What This Growth Does Not Change
A rising company count does not automatically translate into rising economic output or job creation at the same rate. Many free zone registrations across the UAE are shell structures, virtual offices, or dormant entities. RAKEZ has not disclosed a breakdown of active versus inactive companies, nor has it published revenue or employment figures tied to its registered base.
Ras Al Khaimah also still lacks the deep capital markets infrastructure, institutional investor presence, and global connectivity of Dubai or Abu Dhabi. For businesses that need proximity to sovereign wealth capital, regulatory bodies, or international financial institutions, a RAKEZ licence alone does not close that gap. The zone’s value proposition remains strongest for cost-sensitive operators and early-stage businesses rather than large-cap enterprises.
I think it is important to be honest about these limits, because the headline numbers are impressive but incomplete without that context.
The most immediate beneficiaries of RAKEZ’s expansion are entrepreneurs and SMEs seeking affordable UAE market access — particularly those from South Asia, East Africa, and the wider MENA region. For existing Ras Al Khaimah residents and businesses, the growth creates a denser commercial ecosystem, which tends to improve local supply chains and service availability over time. The timeline for broader economic impact depends on how many of these 40,000 entities translate into active operations with real headcount and revenue.
Ras Al Khaimah’s Quiet Bid to Reshape UAE Business Geography
What makes the RAKEZ story worth watching is not the zone itself but what it signals about the UAE’s evolving economic geography. For years, business formation in the country was heavily concentrated in Dubai and, to a lesser extent, Abu Dhabi. Ras Al Khaimah’s emergence as a serious alternative — driven by RAKEZ, the Wynn resort development, and broader infrastructure investment — suggests that the UAE’s next phase of growth may be more distributed than the last.

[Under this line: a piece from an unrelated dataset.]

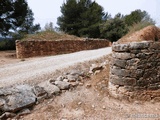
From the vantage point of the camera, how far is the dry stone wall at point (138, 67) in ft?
12.7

If RAKEZ can convert registration volume into active economic participation, it will strengthen the case that the UAE’s northern emirates are not just overflow markets but destinations in their own right. That shift would have implications for commercial real estate, labour markets, and inter-emirate competition for years to come.
For anyone evaluating a UAE base for business, the RAKEZ numbers deserve a serious look — not because 40,000 companies is a magic number, but because the growth rate suggests the value proposition is resonating with exactly the kind of cost-conscious, operationally focused businesses that tend to stick around.